Our focus remains publishing books on Africa, Asia, and the Middle East, principally on the last two hundred years or so, but we have expanded in new areas, especially since 9/11, namely terrorism, intelligence and espionage, human rights, humanitarianism, and more on history and the history of religions, principally Islam.

How have authors changed in the last ten years?

They are far more aware of their own worth as producers of cultural capital, yet they also seem more willing to help publishers publicise their books via literary festivals and social media. It is less of an ‘us and them’ relationship than it used to be and is generally a more collaborative, more cordial relationship, principally because both parties are better informed — through the Internet — about the pressures the other faces.

What new collaborations and opportunities are available to publishers?

We should invest more time than we do at present in deepening and broadening our relationships with our authors, seeking their advice and treating them as career-long partners in a shared enterprise rather than a commodity ripe for exploitation, which some publishers still do, sadly. We should also conduct far more detailed and stringent market research into the products — book manuscripts — we acquire before deciding whether to publish them at all and then later how best to publish them.

What do you wish you’d seen coming in the last ten years? What innovation caught you by surprise?

That mobile phones and text messaging and social media mean that we write to each other far more often than in the past, albeit in a weirdly truncated format.

What happens behind-the-scenes that people often miss?

The very great effort expended in properly editing a manuscript.

What is one of the greatest misconceptions about publishing?

That we chose to publish books as slowly as possible, rather than seeking to improve efficiency of production and editorial processes, which is the reality.

What do you predict for the next ten years of academic publishing?

An inexorable decline in the monograph and a rise in universities ‘publishing’ their own research and circulating it amongst themselves, and a corresponding desire on the part of many scholars to avoid that option by working with traditional publishers, especially those writers who wish to reach a readership beyond the academy.

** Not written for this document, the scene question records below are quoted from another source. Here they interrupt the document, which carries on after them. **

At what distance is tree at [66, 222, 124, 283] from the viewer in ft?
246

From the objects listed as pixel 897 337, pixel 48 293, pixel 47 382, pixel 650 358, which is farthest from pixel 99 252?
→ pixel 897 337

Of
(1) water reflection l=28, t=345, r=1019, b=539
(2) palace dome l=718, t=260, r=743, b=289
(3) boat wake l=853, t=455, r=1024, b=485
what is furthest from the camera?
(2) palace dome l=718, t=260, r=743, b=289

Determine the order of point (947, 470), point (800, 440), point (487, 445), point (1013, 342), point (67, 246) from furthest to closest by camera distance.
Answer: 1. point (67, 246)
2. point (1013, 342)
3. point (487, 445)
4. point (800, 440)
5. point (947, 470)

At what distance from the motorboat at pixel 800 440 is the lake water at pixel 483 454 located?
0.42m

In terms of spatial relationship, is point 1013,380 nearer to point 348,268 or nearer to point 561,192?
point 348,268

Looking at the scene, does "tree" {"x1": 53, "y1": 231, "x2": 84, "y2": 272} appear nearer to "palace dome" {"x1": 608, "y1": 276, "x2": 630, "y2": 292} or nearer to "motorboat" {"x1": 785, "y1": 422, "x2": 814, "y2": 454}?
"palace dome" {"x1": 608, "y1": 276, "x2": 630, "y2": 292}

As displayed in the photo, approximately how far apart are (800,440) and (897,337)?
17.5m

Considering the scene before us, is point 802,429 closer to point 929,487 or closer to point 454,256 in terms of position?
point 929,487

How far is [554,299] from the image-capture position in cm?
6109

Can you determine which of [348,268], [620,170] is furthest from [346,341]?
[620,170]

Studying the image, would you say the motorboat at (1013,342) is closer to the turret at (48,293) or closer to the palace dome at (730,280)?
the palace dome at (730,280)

How does your press fit into the academic publishing ecosystem?

While we may be known for publishing in certain niche areas, any interesting, well-written manuscript in the humanities and social sciences is likely to hold our attention, and we believe we can publish and promote the book that results as well as any competitor in our field.

How has your partnership with OUP impacted your press?

It has raised our profile, especially among the academics who write and consume most of our publications; it has given us greater leverage in commissioning and acquiring new titles; and it has opened up an entirely new means of reaching readers via the Oxford Scholarship Online initiative, in which Hurst is a partner press for books bearing the OUP imprint.